**PROMPT**
Set down exactly, and only, the lines from the one with "What is the distance you" to the final line of the entries, both included.

**DATA SHOWN**

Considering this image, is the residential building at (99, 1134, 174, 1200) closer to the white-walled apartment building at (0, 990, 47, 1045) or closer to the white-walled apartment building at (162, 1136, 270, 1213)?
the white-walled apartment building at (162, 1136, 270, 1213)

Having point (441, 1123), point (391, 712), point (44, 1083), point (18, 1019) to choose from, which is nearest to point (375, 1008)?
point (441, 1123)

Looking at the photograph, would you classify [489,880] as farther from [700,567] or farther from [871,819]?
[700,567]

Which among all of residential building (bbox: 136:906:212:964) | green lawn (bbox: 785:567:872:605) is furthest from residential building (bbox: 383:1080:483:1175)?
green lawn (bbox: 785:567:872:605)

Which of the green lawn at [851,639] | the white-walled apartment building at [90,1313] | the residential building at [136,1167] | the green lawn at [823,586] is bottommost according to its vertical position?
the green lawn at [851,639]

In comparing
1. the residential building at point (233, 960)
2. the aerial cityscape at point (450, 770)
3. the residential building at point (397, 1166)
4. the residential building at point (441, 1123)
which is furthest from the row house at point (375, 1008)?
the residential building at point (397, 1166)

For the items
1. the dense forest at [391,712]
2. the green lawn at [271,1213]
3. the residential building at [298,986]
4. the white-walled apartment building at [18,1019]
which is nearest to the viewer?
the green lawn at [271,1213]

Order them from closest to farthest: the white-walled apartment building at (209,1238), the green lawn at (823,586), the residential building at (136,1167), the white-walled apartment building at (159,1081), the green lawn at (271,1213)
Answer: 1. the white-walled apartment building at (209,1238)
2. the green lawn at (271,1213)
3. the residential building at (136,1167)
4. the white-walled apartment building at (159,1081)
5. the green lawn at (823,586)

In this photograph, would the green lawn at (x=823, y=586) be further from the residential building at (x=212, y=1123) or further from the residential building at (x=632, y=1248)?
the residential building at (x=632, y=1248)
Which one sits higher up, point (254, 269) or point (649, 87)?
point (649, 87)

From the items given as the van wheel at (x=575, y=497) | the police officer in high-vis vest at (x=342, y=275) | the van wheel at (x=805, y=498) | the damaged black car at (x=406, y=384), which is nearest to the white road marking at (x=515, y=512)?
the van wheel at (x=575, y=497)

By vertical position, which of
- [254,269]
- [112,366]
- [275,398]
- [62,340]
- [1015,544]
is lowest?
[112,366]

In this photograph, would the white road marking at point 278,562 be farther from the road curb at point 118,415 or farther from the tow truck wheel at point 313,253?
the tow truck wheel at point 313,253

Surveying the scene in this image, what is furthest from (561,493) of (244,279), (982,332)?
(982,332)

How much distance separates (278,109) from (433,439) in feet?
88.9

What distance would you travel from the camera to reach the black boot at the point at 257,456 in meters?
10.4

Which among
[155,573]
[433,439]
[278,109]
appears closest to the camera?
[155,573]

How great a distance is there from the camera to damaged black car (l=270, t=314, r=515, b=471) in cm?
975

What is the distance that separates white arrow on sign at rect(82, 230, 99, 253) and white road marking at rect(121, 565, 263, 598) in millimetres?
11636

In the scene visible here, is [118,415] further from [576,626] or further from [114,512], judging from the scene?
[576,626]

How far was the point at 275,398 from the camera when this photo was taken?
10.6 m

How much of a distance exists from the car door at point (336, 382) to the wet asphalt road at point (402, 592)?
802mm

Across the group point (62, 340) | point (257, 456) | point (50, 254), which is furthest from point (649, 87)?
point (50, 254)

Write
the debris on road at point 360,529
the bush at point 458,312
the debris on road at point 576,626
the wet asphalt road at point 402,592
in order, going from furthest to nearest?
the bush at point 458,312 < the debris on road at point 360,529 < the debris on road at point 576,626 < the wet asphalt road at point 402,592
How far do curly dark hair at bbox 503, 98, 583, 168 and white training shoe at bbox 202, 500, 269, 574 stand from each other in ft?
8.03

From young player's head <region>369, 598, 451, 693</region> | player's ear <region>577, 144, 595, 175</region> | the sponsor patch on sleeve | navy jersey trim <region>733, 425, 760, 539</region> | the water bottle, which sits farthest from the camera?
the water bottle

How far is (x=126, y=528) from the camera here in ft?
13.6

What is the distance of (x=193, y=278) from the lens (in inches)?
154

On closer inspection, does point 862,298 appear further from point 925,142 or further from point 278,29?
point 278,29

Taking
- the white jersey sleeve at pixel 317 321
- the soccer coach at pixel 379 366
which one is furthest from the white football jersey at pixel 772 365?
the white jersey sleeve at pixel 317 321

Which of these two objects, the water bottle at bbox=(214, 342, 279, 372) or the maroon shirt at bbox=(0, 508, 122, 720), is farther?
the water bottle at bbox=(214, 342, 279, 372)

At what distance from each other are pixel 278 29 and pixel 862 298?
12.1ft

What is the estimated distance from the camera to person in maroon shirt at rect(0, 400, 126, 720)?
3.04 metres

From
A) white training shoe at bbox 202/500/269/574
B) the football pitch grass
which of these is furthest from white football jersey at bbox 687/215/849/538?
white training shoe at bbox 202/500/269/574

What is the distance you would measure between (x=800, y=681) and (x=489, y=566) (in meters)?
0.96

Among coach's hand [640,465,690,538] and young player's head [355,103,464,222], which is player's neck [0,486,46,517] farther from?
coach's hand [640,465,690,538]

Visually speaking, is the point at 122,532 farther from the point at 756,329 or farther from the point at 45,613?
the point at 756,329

**FINAL RESULT**
What is the distance you would measure between (x=800, y=681) and (x=489, y=566) (in meters)?
0.96

Among coach's hand [640,465,690,538] and young player's head [355,103,464,222], which is player's neck [0,486,46,517] farther from?
coach's hand [640,465,690,538]

Visually speaking, is the point at 122,532 farther from the point at 756,329 or farther from the point at 45,613?
the point at 756,329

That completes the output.